───── EXTRAIT DE PAGE ─────
Et le voilà qui, voulant complaire à ces nouveaux cousins que les sciences reines de l’époque sont en train de lui découvrir, prend par décret royal, en date du 21 mars 1935, la décision inouïe de débaptiser son pays qu’on ne devra plus, dans les capitales étrangères, les relations internationales, les livres, la presse, appeler « la Perse», mais « l’Iran », c’est-à-dire, littéralement, en farsi, le « pays des Aryens ».

Bien sûr, les descendants des Achéménides se sont toujours aussi appelés, en farsi, « iraniens », c’est-à-dire « Aryens ».

Bien sûr, le mot « Ariaoi » apparaît, dès Hérodote, pour désigner le coeur de cet empire qui s’étend entre le Danube et le Nil.

Et lui-même, Reza Chah, dix ans plus tôt, lors de sa cérémonie de couronnement, avait tenu à ce qu’un crieur annonce, dans la plus pure tradition perse : « Enfin un homme appartenant à la race aryenne est arrivé à la tête de notre Etat ».

Mais il faut se mettre dans la tête d’un diplomate en poste à Téhéran, puis d’un responsable d’une grande chancellerie, recevant, en ce jour de mars 1935, la nouvelle qu’il est devenu interdit de dire « Perse » et que seul « Iran » sera, désormais, recevable.

Il faut lire, en France, la presse d’extrême droite de l’époque et, par exemple, dans l’édition de Je suis partout du 6 juillet, le reportage enthousiaste, tonitruant, triomphant, signé du fasciste belge Pierre Daye, intitulé « La Perse qui devient l’Iran » et consacré, pour une grande part, à ce changement de nom.

Il faut savoir enfin que cette brillante idée était venue de la légation iranienne à Berlin qui se l’était vu, elle-même, suggérer par les autorités allemandes – et en douterait-on que Radio Zeesen, l’antenne en persan de la radio nazie, ce média de propagande qui ne cesse de prêcher, à Téhéran, l’alliance entre « les Aryens du nord » et « la nation de Zoroastre » et qui présente Hitler comme le douzième imam qu’attendent les chiites depuis huit siècles, ne manque pas une occasion de le rappeler.

Il ne fait de doute pour personne, ce jour-là, que la décision s’inscrit, pour les uns comme pour les autres, dans le cadre d’un rapprochement de grande ampleur; qu’il s’agit d’être le plus nombreux possible à crier, à l’unisson, « Aryens de tous les pays unissez-vous » ; et que c’est l’occasion, pour les Persans-Iraniens, de se hisser à la hauteur du destin qui leur est offert par l’hitlérisme et qui leur permet de s’aligner sur ce qui semble être alors la combinaison gagnante de l’Histoire.

Mais ce n’est pas tout. Car arrive 1945.

Les nazis et leur idéologie, que l’on pensait sur le point de régner mille ans, ont été jetés aux poubelles de l’Histoire.

Tout le monde s’attend à ce que les « Iraniens », comme tant d’autres, disent : « voilà, la parenthèse se referme, la Perse sera toujours la Perse – que pèsent, face à deux mille cinq cents ans de gloire et de splendeur sans tache, ces pauvres dix années où, sous la nocive influence d’une poignée de fils indignes, les descendants de Darius et de Xerxès se sont malencontreusement alignés sur l’étoile noire de l’Europe ? reprenons notre bien ; réhabilitons notre beau nom « Perse ».
───── LIGNES DE DONNÉES ─────
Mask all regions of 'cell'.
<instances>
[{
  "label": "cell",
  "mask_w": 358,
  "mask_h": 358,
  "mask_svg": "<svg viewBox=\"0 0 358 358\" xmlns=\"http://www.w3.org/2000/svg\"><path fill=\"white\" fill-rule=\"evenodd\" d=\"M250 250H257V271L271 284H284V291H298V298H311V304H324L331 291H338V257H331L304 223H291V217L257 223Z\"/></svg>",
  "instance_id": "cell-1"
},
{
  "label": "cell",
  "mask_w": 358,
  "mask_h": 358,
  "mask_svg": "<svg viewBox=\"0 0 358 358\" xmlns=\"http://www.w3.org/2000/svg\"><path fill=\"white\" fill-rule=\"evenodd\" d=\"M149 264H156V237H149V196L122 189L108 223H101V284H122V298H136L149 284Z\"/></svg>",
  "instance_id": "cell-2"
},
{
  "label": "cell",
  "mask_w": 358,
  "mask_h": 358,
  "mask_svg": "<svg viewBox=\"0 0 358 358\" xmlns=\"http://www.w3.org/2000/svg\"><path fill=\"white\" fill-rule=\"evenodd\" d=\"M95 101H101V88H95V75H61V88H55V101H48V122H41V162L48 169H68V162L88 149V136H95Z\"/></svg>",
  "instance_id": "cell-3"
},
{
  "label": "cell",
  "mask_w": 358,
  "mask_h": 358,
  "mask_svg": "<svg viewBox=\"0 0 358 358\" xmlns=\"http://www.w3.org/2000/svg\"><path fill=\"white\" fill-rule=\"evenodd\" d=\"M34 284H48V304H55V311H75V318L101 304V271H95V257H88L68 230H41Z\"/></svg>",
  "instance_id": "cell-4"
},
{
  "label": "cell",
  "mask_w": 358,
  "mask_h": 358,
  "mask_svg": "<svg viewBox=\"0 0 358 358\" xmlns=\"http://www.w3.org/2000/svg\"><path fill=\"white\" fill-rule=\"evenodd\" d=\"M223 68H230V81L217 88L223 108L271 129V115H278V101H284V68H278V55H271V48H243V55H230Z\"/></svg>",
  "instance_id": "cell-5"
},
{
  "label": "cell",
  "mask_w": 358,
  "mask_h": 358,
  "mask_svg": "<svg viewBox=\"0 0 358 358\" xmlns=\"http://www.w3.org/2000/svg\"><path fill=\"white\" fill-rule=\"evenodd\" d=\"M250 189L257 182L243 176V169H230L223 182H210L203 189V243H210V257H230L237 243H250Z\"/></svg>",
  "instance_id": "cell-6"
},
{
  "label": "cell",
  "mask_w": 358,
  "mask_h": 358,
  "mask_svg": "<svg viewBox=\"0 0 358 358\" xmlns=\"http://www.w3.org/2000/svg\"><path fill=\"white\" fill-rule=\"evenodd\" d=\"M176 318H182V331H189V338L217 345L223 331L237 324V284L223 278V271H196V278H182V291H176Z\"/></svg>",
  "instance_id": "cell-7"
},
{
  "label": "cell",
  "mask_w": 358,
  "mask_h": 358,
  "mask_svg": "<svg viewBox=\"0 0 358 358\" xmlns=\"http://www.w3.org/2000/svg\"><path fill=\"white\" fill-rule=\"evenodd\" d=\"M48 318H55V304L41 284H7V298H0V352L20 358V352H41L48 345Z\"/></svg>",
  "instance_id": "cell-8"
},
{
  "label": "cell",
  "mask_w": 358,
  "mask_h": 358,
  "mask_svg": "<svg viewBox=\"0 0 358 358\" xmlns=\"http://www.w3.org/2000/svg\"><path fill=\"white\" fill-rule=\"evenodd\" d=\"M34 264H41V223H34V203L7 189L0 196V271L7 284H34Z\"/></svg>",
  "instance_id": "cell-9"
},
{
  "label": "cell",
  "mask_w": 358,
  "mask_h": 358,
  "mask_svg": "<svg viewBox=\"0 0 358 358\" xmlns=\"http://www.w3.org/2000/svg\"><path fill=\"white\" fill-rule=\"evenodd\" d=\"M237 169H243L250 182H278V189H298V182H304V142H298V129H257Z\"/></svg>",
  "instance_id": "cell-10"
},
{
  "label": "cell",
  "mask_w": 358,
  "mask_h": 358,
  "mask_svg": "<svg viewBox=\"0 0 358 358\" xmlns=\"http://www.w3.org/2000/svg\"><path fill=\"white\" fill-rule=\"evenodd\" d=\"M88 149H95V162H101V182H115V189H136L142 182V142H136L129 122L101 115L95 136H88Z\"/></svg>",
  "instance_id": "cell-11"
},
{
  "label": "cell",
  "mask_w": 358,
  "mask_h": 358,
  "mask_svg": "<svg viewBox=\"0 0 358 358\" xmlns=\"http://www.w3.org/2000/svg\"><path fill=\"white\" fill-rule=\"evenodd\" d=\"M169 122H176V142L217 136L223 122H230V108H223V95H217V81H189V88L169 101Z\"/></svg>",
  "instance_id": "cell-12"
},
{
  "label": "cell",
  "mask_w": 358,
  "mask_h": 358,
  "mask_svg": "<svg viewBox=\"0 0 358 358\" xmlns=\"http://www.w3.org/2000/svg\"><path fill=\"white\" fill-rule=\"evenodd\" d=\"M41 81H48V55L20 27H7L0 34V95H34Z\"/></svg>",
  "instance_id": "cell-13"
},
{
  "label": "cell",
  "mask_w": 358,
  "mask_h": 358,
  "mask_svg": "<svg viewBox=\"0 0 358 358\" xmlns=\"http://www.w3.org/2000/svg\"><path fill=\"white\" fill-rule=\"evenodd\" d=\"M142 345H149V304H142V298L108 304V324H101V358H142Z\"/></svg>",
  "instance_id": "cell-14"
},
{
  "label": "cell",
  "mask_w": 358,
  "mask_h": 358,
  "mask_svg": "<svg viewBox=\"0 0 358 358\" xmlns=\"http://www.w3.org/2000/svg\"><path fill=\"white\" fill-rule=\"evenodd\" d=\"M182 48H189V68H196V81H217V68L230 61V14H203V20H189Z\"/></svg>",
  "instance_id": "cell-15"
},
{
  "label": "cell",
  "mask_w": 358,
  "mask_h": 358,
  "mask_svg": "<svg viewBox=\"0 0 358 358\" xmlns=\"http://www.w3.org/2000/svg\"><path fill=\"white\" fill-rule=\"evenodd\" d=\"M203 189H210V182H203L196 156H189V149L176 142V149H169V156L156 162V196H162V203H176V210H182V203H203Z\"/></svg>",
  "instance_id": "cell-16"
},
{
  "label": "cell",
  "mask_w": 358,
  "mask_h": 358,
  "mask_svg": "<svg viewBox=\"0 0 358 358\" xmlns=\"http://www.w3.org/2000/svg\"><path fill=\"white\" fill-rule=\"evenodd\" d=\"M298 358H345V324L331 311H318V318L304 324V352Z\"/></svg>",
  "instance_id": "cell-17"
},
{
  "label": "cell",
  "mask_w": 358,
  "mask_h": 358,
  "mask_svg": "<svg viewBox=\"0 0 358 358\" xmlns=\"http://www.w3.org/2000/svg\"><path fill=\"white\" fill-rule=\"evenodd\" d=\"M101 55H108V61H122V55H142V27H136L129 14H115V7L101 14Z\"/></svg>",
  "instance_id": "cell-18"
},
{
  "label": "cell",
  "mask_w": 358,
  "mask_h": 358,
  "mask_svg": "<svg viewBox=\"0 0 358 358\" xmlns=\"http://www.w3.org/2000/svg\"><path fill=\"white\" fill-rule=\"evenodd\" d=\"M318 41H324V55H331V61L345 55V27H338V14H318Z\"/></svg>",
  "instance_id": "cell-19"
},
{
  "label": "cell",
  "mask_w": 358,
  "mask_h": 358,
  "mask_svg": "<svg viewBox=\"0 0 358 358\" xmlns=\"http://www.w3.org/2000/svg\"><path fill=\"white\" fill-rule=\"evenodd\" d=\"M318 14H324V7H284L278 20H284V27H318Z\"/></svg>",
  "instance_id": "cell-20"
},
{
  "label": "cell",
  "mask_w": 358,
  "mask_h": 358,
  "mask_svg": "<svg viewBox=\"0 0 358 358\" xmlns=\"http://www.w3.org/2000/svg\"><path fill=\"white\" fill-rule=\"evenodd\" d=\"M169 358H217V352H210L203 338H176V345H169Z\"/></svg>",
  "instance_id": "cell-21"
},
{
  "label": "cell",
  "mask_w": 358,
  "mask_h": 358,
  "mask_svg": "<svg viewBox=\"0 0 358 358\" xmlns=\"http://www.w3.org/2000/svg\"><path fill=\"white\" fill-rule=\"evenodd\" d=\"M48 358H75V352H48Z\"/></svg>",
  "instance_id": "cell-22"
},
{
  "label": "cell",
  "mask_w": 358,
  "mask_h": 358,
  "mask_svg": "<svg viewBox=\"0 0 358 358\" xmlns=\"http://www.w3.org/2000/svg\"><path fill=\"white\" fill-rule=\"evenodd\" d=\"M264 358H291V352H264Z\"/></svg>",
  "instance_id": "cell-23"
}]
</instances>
─────
§ **CONSIGNE**
Pouvez-vous poursuivre le texte sur le passage du nom « Perse » au nom « Iran » à partir de sa dernière phrase ?

§ **RÉPONSE ATTENDUE**
Or, étrangement, cela n’est pas dit. Or, plus exactement, cela n’est pas fait.

Les Alliés, en 1941, quand ils entrent à Téhéran et forcent le shah à abdiquer, tentent bien quelque chose et disent au fils et successeur du souverain déchu que la plaisanterie a assez duré et qu’il est urgent de révoquer le décret scélérat : le Shah n’en fait rien et tout ce qu’ils obtiennent est un « ni oui ni non » permettant que l’on dise, indifféremment, « Perse » et « Iran ».

Le Premier ministre du nouveau shah, Mohammad Ali Foroughi, qui se trouve être aussi un grand lettré, auteur de fins commentaires de Hafez, Rûmî ou Saadi et, par ailleurs, de traductions en persan de Descartes, a renchéri en s’indignant que l’on ait, « d’un trait de plume », transformé un pays légendaire en une sorte de nouveau pays, au nom inconnu, que le reste du monde confondra avec l’Irak : il n’est pas davantage écouté et meurt, l’année suivante, désolé de ce qui lui apparaît comme le suicide d’une grande nation.

Le problème devenant brûlant et des voix s’élevant, de plus en plus nombreuses, dans le monde et en Iran même, pour dire qu’il est plus que temps, en effet, de revenir à la situation qui prévalait avant ce funeste coup d’Etat sémantique, on va, en 1959, jusqu’à réunir une commission de lettrés, écrivains, consciences morales, constitutionnalistes, politiques. Elle recommande, elle aussi, cette commission, de refermer la parenthèse et de revenir, une fois pour toutes, à ce noble nom de Perse qui, dans l’esprit du monde, est associé à la poésie, aux miniatures, aux porcelaines, aux grands textes, voire aux chats ou aux tapis persans – tout un humble et prestigieux héritage dont on a pris le risque de se couper en ne se présentant plus, urbi et orbi, que comme le « pays des Aryens ». Le pouvoir résiste toujours. Le pouvoir s’obstine encore. Et l’on ne parvient, là non plus, qu’à imposer un usage « optionnel » des deux noms.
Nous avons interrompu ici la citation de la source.